▶ _GIVEN PASSAGE_:
= Beginning of Section =
It will be significantly harder to land a big board position in a town like NYC. Good luck.
post #62 of 136
Thread Starter 
I think a part of me wants to get involved because I feel like I can offer interesting perspective on businesses both for profit and not for profit. Without saying what I do, I will say that I work in a rather esoteric industry and I think a fresh set of eyes with a unique background could benefit any organization.
post #63 of 136
What kind of art do you like? Fine arts or performing arts? If there is a company or artist that you like, perhaps it's best to start there.
post #64 of 136
Thread Starter 
True. I like many kinds, but mostly fine arts.
post #65 of 136
Quote:
Originally Posted by patrickBOOTH View Post

True. I like many kinds, but mostly fine arts.

I serve on 3 boards, all non-profit, and I wouldn't if it wasn't important to my business. It's a huge financial commitment and time suck, and unbelievable frustrating at times. There are much, much better ways to scratch the creative problem solving itch. My advice would be to pick a cause that you are interested in, and then get involved in the organization as a volunteer and do real work. That would be more satisfying than sitting in a conference room deliberating budgets and a venue for the gala with a bunch of housewives and rich guys.
= End of Section =
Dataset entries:
= Beginning of Section =
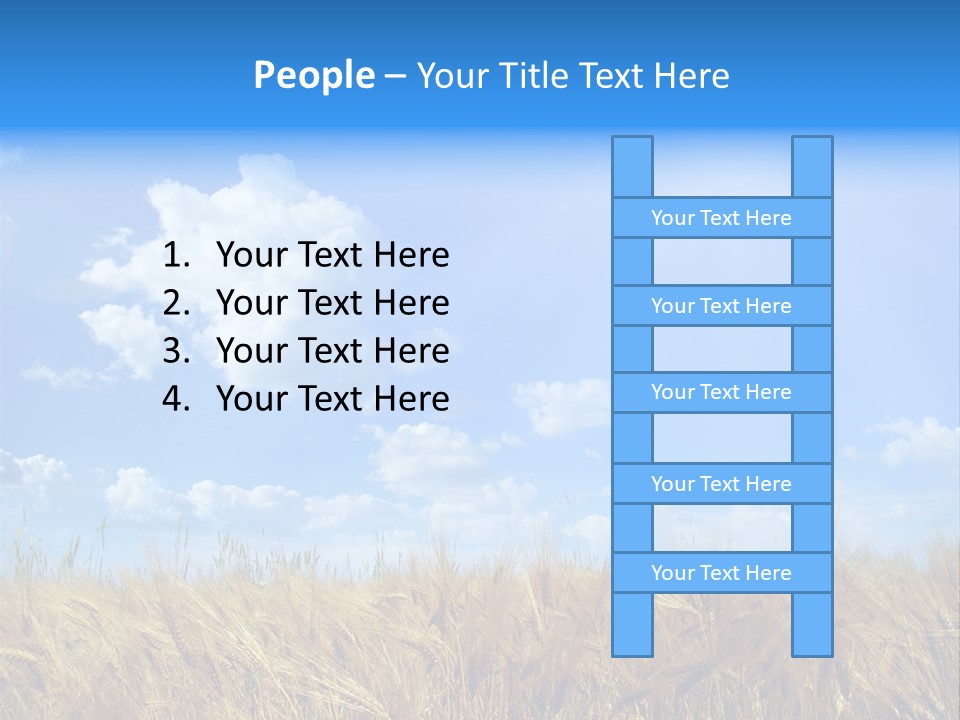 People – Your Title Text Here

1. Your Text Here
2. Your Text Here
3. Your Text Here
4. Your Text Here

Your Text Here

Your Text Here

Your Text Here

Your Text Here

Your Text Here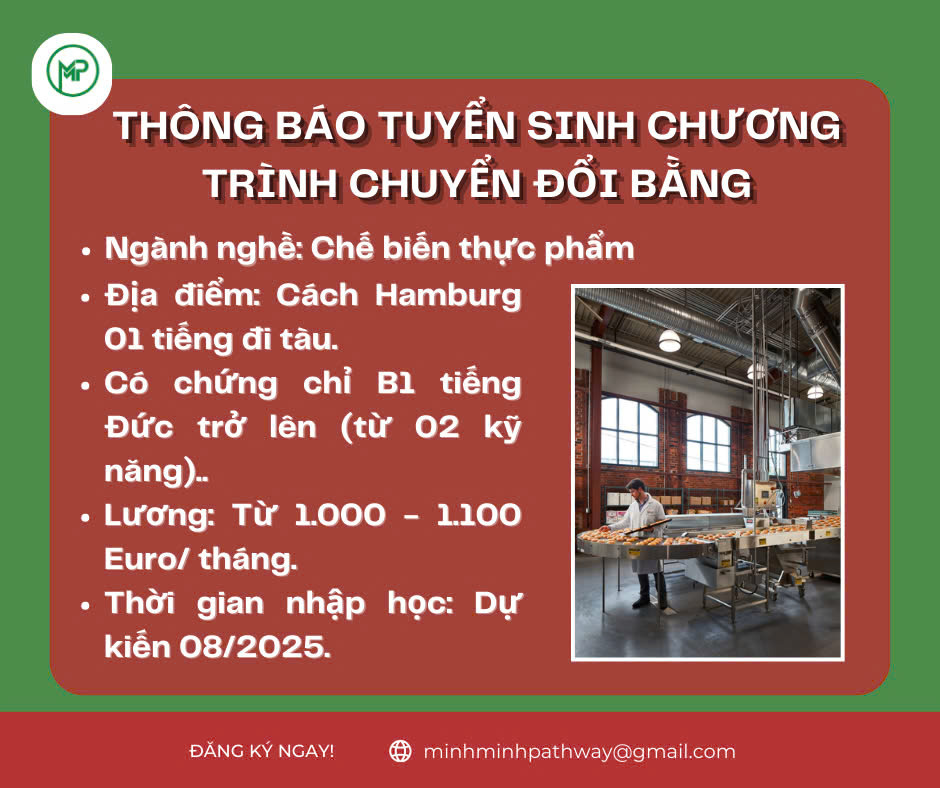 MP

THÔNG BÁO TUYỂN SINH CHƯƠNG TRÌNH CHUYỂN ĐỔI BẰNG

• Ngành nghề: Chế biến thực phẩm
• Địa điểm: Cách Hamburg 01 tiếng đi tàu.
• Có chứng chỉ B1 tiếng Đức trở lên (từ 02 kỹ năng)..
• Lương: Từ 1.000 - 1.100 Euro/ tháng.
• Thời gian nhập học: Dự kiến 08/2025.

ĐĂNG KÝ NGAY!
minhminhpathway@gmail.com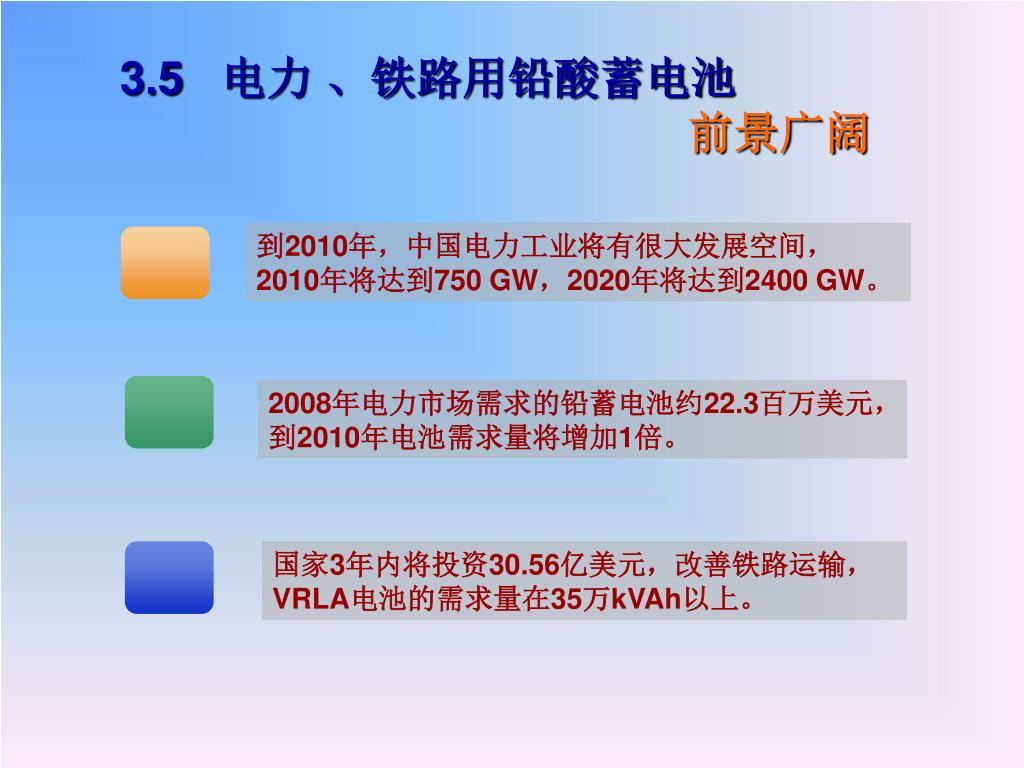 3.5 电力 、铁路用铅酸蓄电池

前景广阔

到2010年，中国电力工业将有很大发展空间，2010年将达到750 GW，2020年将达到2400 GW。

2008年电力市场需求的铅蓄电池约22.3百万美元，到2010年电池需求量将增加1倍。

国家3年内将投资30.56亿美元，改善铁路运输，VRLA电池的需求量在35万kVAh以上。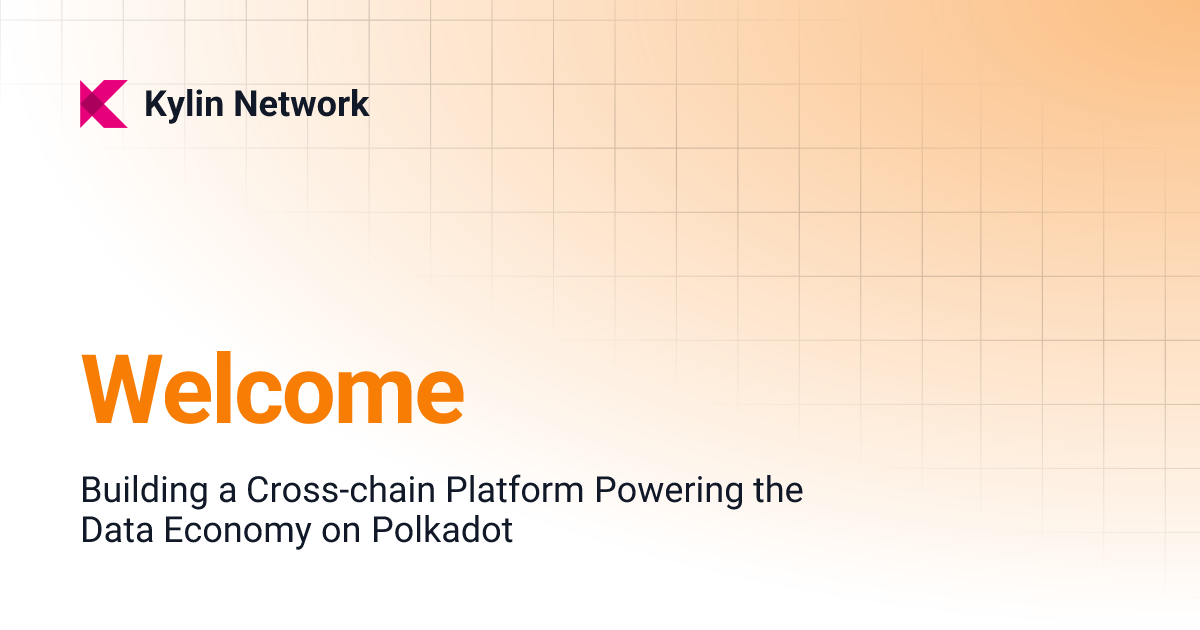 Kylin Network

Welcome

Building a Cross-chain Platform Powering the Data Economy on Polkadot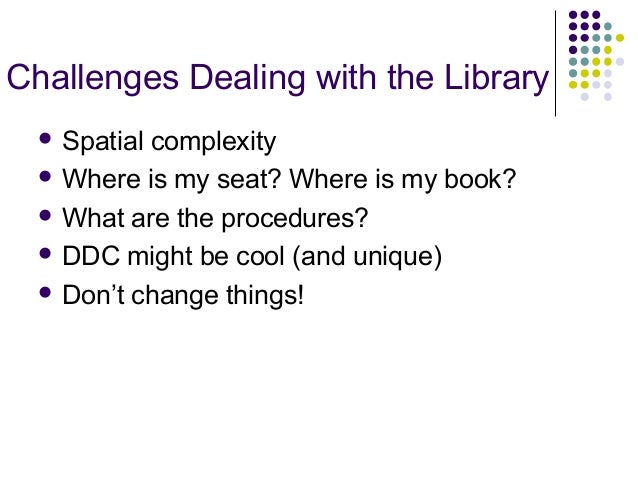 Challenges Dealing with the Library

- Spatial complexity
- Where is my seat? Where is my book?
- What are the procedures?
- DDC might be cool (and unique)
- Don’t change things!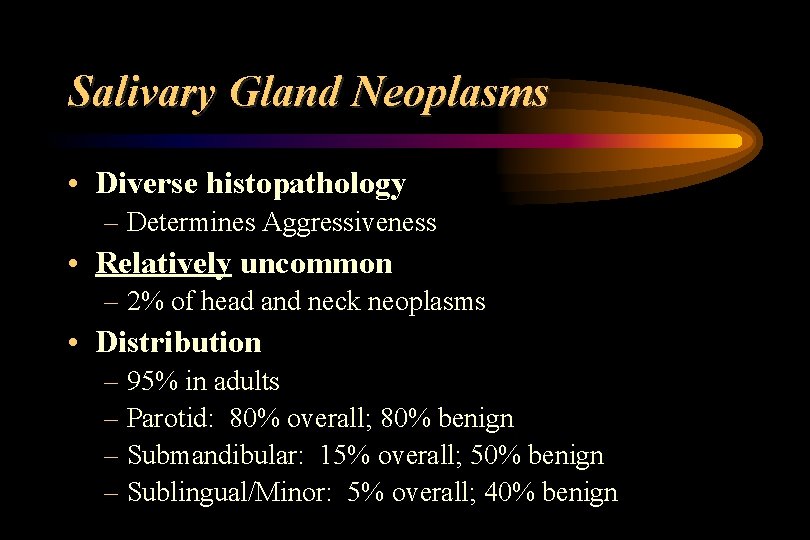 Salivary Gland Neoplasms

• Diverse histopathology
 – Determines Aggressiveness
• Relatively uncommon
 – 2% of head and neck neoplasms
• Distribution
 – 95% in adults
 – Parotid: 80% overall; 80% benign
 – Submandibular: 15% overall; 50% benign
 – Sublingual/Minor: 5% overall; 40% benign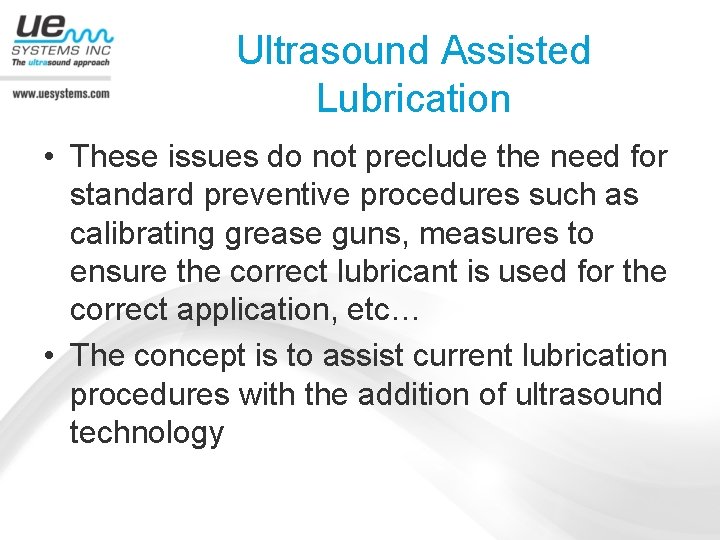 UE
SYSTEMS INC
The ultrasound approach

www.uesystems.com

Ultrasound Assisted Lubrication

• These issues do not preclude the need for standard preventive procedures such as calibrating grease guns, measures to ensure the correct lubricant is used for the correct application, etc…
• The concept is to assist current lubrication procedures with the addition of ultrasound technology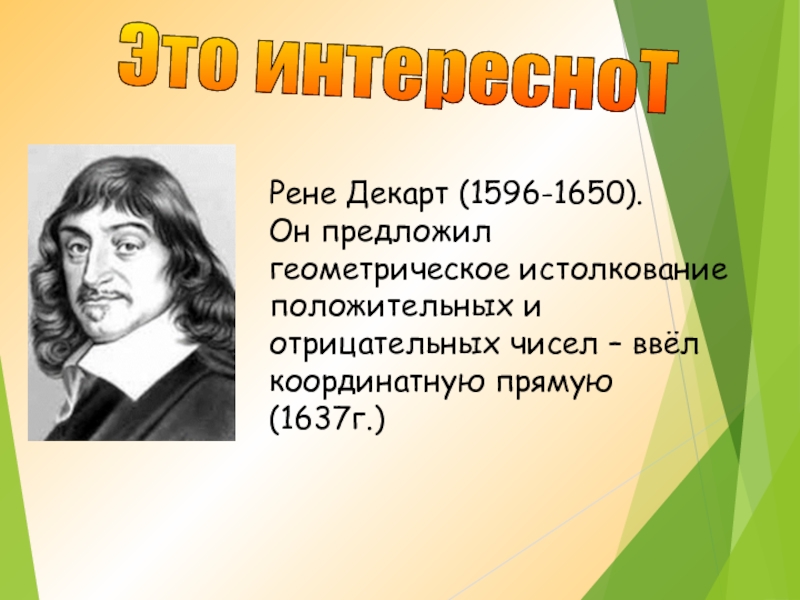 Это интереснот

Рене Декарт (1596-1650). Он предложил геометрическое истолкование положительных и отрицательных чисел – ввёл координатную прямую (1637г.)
= End of Section =
▶ _WHAT YOU NEED TO DO_:
A. Which post numbers does the forum thread about joining a nonprofit board list?
B. Pick up the forum thread about joining a nonprofit board right after its final sentence and continue it.

▶ _RESULTS OF THE EXERCISE_:
A. #62, #63, #64, #65

B.
post #66 of 136
Quote:
Originally Posted by patrickBOOTH View Post

Rub it in,why don't ya...

It might wind up sucking! Then you'll be able to laugh at me for being such a sucker.
Quote:
Originally Posted by JayJay View Post

Congrats!!!

Thanks!
post #67 of 136
Quote:
Originally Posted by TC (Houston) View Post

I serve on 3 boards, all non-profit, and I wouldn't if it wasn't important to my business. It's a huge financial commitment and time suck, and unbelievable frustrating at times. There are much, much better ways to scratch the creative problem solving itch. My advice would be to pick a cause that you are interested in, and then get involved in the organization as a volunteer and do real work. That would be more satisfying than sitting in a conference room deliberating budgets and a venue for the gala with a bunch of housewives and rich guys.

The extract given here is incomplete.